塚原の姿を視界に捉えた向日葵はアイリスの方を一瞥し、
「マスター、敵の剣客が来たぞ。あんな老いさらばえたジジイなど我の敵ではない。さあ、早く命令を」
アイリスは少し溜め息をついて、
「向日葵、どのような相手であっても油断しないでください。そのうえで、相手の剣客を打倒しなさい。よろしくお願いしますね」
「向日葵ではなく、マーセナリーと呼べと常々言っておるだろう? まあよい。そこで我が勝利を収める様子を目に焼き付けておけ。……行くぞ!」
叫びながら向日葵が戦場のど真ん中を突っ切っていく。
そして、二国の剣客が衝突し、爆風が戦場を吹き抜けていった。
鍔迫り合いをしている二人の均衡が一瞬にして崩れる。塚原が賽子との戦いでも多用していた瞬間移動能力が遺憾なく発揮されていた。
「ぬぅ……瞬間移動とは、また面妖な……しかし!」
向日葵は、塚原が出て来る位置に対して的確に剣を振り下ろしていく。
「ワシの動きについて来るとは想像以上の実力じゃな。これは少々厄介なことになったわい」
剣と魔法を組み合わせた向日葵の攻撃を、塚原が剣一本で捌き続ける。
「ええい、ちょこまかと動きおって……だが、我には分かる。貴様では我に勝てん」
「それはどういう意味かな?」
「そんなの決まっている。貴様には我を殺す気が微塵も感じられないからだ!」
「なるほど。敵ながら素晴らしい洞察力じゃのう。しかし、殺す気があるかどうかと、ワシがお前さんを倒せるかどうかについての関連性はほとんどないぞ」
問答を続ける中、塚原の鋭い一撃が向日葵に迫る。辛くも躱した向日葵だったが、バランスを崩してしまった。

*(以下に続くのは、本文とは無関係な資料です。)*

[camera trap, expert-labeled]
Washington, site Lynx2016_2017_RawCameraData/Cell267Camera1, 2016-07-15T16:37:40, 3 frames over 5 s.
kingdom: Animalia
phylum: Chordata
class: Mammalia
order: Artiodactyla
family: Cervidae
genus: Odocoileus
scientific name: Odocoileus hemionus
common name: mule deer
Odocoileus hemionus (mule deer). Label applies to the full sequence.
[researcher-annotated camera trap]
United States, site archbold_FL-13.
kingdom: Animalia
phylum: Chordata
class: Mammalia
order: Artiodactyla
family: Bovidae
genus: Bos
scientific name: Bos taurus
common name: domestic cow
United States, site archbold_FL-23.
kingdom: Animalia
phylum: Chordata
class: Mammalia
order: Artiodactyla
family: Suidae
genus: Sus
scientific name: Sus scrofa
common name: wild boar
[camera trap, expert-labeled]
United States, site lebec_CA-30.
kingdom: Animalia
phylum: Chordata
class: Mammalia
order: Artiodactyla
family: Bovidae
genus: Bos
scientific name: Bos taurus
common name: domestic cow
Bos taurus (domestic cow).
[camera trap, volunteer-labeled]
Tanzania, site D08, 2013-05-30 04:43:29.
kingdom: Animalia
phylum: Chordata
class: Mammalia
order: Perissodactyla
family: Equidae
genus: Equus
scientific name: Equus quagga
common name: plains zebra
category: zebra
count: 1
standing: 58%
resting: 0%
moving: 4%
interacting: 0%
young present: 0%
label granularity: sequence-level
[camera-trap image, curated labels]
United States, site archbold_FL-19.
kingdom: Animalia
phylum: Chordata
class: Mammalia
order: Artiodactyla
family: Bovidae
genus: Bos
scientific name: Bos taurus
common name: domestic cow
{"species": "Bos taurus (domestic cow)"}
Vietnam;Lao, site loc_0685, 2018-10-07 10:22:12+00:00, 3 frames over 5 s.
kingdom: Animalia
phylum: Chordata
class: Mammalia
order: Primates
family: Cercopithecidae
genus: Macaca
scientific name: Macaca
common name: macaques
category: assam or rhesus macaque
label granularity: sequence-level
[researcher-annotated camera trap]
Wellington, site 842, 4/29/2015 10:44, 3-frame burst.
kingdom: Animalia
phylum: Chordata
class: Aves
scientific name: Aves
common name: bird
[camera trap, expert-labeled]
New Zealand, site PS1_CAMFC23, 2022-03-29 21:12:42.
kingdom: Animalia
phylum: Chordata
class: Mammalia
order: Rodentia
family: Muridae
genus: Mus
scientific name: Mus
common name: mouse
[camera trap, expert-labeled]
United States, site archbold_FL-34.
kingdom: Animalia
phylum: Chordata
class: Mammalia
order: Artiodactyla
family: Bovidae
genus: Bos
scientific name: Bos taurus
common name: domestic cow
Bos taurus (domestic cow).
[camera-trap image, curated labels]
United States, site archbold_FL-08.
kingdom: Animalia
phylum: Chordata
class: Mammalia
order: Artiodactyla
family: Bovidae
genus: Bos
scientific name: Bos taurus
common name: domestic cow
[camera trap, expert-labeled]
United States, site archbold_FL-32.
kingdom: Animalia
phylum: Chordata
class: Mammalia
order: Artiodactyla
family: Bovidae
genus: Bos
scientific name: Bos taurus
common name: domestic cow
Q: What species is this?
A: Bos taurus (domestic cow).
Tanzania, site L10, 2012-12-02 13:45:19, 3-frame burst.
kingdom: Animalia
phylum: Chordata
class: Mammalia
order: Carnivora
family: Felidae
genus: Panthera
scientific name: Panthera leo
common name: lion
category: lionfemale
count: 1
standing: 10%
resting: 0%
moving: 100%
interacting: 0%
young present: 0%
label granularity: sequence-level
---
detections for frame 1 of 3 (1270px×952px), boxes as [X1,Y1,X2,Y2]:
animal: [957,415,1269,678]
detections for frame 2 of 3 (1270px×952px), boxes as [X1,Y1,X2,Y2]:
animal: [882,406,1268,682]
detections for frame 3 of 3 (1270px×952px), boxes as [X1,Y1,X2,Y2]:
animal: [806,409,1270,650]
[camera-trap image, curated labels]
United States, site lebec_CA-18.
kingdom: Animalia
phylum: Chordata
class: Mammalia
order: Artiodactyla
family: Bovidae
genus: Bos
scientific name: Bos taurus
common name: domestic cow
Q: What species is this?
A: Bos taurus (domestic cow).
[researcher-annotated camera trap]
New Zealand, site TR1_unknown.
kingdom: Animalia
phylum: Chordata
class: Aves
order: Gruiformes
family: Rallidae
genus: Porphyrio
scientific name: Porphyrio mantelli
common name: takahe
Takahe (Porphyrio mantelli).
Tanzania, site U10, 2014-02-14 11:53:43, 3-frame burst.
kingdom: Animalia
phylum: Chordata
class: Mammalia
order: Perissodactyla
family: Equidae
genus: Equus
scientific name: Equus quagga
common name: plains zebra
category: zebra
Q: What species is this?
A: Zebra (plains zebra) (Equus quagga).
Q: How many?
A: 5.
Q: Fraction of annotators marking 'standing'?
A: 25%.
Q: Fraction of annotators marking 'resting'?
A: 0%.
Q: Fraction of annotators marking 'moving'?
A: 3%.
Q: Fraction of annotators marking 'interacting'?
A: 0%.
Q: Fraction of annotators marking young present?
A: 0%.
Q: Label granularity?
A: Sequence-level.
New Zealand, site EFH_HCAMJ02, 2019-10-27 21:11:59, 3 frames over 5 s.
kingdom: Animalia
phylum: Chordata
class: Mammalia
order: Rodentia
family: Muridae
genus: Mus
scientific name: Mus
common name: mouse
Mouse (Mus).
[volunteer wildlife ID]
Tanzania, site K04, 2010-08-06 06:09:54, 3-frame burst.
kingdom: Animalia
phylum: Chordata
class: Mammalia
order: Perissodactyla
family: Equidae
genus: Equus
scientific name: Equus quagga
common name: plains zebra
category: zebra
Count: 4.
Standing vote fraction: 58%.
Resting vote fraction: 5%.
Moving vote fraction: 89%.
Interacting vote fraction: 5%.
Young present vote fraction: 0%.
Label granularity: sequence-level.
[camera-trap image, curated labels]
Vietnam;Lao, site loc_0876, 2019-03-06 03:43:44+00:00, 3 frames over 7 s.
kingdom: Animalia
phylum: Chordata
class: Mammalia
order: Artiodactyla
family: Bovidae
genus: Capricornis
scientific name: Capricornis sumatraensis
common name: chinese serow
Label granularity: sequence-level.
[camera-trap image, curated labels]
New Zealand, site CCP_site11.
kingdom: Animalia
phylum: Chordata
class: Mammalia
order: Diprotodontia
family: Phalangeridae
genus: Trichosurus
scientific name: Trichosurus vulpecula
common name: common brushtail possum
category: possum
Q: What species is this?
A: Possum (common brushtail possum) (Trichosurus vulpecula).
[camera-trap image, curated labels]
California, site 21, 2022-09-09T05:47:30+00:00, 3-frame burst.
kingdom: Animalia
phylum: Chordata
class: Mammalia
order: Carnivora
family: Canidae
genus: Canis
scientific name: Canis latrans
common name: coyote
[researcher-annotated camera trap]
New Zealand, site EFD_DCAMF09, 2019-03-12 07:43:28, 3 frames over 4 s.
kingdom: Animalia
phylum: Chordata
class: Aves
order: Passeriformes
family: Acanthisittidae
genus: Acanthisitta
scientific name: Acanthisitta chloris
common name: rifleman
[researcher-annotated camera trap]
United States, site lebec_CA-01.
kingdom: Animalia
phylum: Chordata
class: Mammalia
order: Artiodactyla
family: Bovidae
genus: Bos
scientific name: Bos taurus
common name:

そこを狙った追撃をどうにか打ち払いながら空中を回転しながら体勢を整え直す。
敢えてそれ以上の追撃をしなかった塚原が目を伏せて呟く。
「殺そうという気がなくとも、適切に使っていれば相手を殺せてしまう……それが武器の悲しいところよ。正直に言えば、ワシはお前さんのような小娘を殺そうと思えないのじゃ。戦争は悲しみしか生まないからのぅ」
「日和ってんじゃねぇぞ、老いぼれ!」
向日葵が剣戟と魔法を次々と繰り出したものの、塚原はそれら全てを最低限の動きで避ける。
今度は能力すら使っていない。向日葵のラッシュをある程度避けると、ようやく能力を使って距離を取った。
「もうお主の攻撃は大体読めるようになった。まだまだ剣の使い方が荒いのぅ。修行し直してくるがいい」
「フン、ならば戦いの中で成長していくまでだ!」
数時間戦っていると、塚原の視界に他国軍の姿が映った。
塚原が確認するような口調で切り出す。
「どうやら新たな勢力がここに到着したようじゃな。確か、ハイランドとミスルムの協約ではこのような場合、ワシらの勝負は仕切り直しになると聞いていたのじゃが……」
向日葵が悔しさを滲ませながら呟く。